→ Jobs
(a) In the Enigma rotor text, how many contacts does each side of a rotor have?
(b) Rewrite the passage of the Enigma rotor text that opens with the words "When a rotor" and closes with "2, and so forth.", switching "top letter" to "visible letter".

→ Page text
Rotor wiring. Here is a picture of a disassembled rotor showing some of the internal wiring:

Rather than using complicated diagrams, the wiring of a rotor is often specified in literature on the Enigma as a 26-character string that is a permutation of the uppercase letters of the alphabet. For example, EKMFLGDQVZNTOWYHXUSPAIBRCJ is a wiring specification. Let’s give that a formal definition:

A valid wiring specification is a 26-character uppercase string that is a permutation of the letters of the alphabet.

A wiring specification has nothing to do with the order in which letters are printed on the exterior of the rotor. (Indeed, you will note that all the pictures above show the letters in alphabetical order.) Rather, the specification describes the interior wiring.

To understand a wiring specification, first forget about the letters. They are really just shorthand for a number—specifically, the index of that letter in the alphabet. So wiring specification EKMFLGDQVZNTOWYHXUSPAIBRCJ is better understood as the following list of numbers: 4, 10, 12, 5, 11, … (Now you know why we had you implement index.)

Next, let’s associate each of those numbers with its index in the list:

index in list index in alphabet
0 4
1 10
2 12
3 5
4 11

Finally, think of that table as defining a function \(w\), such that \(w(0) = 4\), \(w(1) = 10\), \(w(2) = 12\), \(w(3) = 5\), \(w(4) = 11\), etc.

The function \(w\) we have thus constructed is what the wiring specification really denotes. A rotor has a left side and a right side, and each side has 26 contacts from which electrical current can enter or leave the rotor. If current enters the rotor from the right side at contact \(i\), it leaves the rotor from the left side at contact \(w(i)\). And if current enters the rotor from the left side at contact \(j\), it leaves the rotor from the right side at contact \(w^{-1}(j)\), where \(w^{-1}\) denotes the inverse of \(w\).

Rotor orientation. There are 26 fixed positions at which current can enter a rotor. (For example, if the plugboard is empty, typing ‘A’ causes current to enter the right-most rotor at position 0, ‘B’ at 1, etc.) But current entering at position \(i\) does not necessarily connect with contact \(i\) on the rotor, because rotors turn around the spindle. That rotation causes an offset between the positions and the contacts.

Recall that the operator can see on the top of the machine, for each rotor, one of the letters that appears as exterior label on the rotor. Also recall that those letters are printed on the rotor in alphabetical order. So the offset of the rotor can be can be determined by looking at the letter that is showing. We call that the top letter of the rotor. Here, for example, is a closeup of a three-rotor Enigma machine in which the top letters are currently RDK:

When a rotor is in its default orientation, with ‘A’ showing as the top letter, the offset of the rotor is 0: current entering at position 0 touches contact 0, position 1 touches contact 1, and so forth. But when ‘B’ is showing as the top letter, the offset of the rotor is 1: current entering from at position 0 touches contact 1, position 1 touches contact 2, and so forth.

Likewise, as current exits from a contact on the opposite side of the rotor, that contact is offset from the actual exit position. For example, when the offset is 1, current flowing to contact 1 exits at position 0, contact 2 exits at position 1, and so forth.

→ Information provided
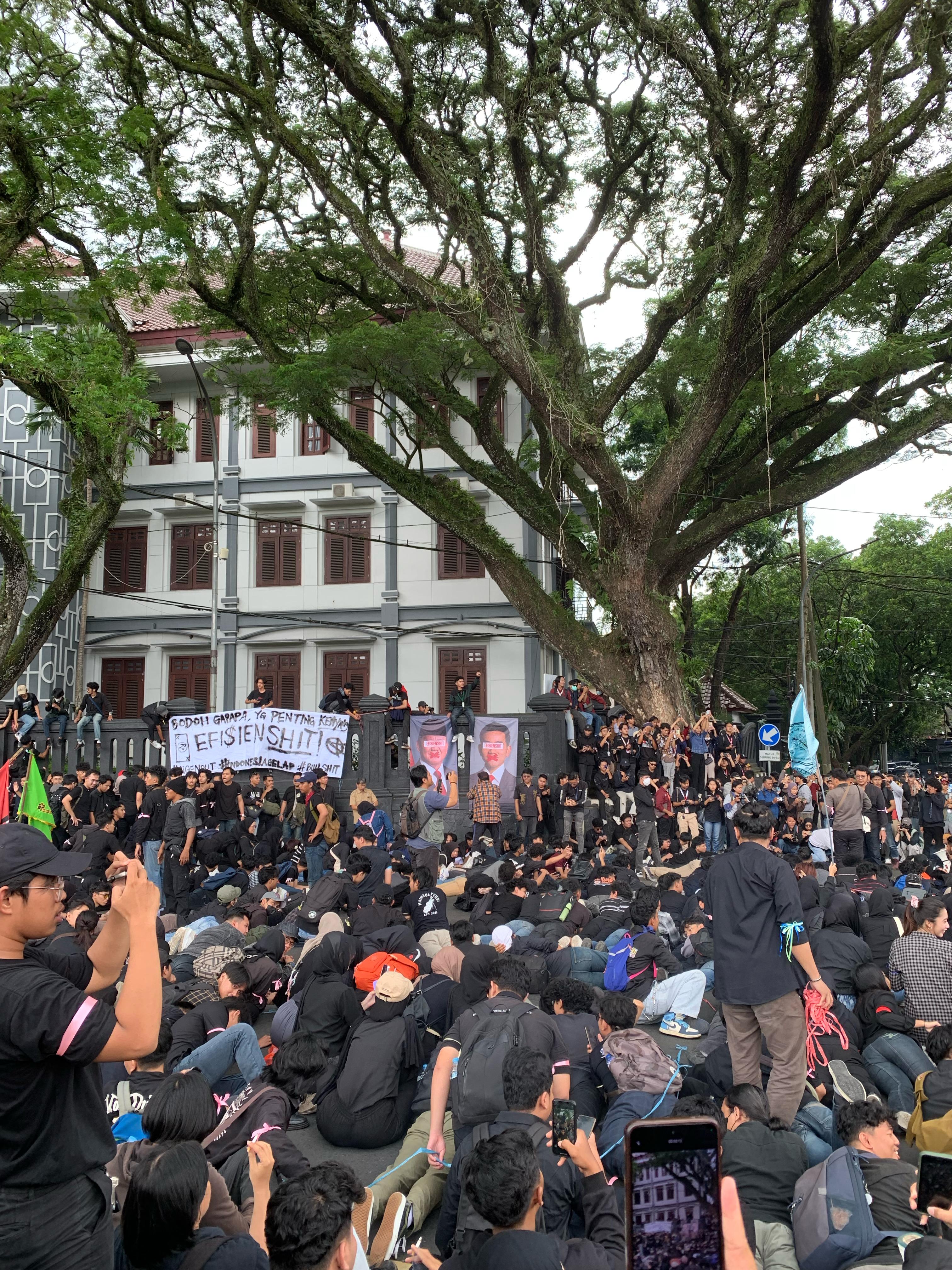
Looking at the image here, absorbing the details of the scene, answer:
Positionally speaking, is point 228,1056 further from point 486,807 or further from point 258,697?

→ Results in order
(a) 26

(b)
When a rotor is in its default orientation, with ‘A’ showing as the visible letter, the offset of the rotor is 0: current entering at position 0 touches contact 0, position 1 touches contact 1, and so forth. But when ‘B’ is showing as the visible letter, the offset of the rotor is 1: current entering from at position 0 touches contact 1, position 1 touches contact 2, and so forth.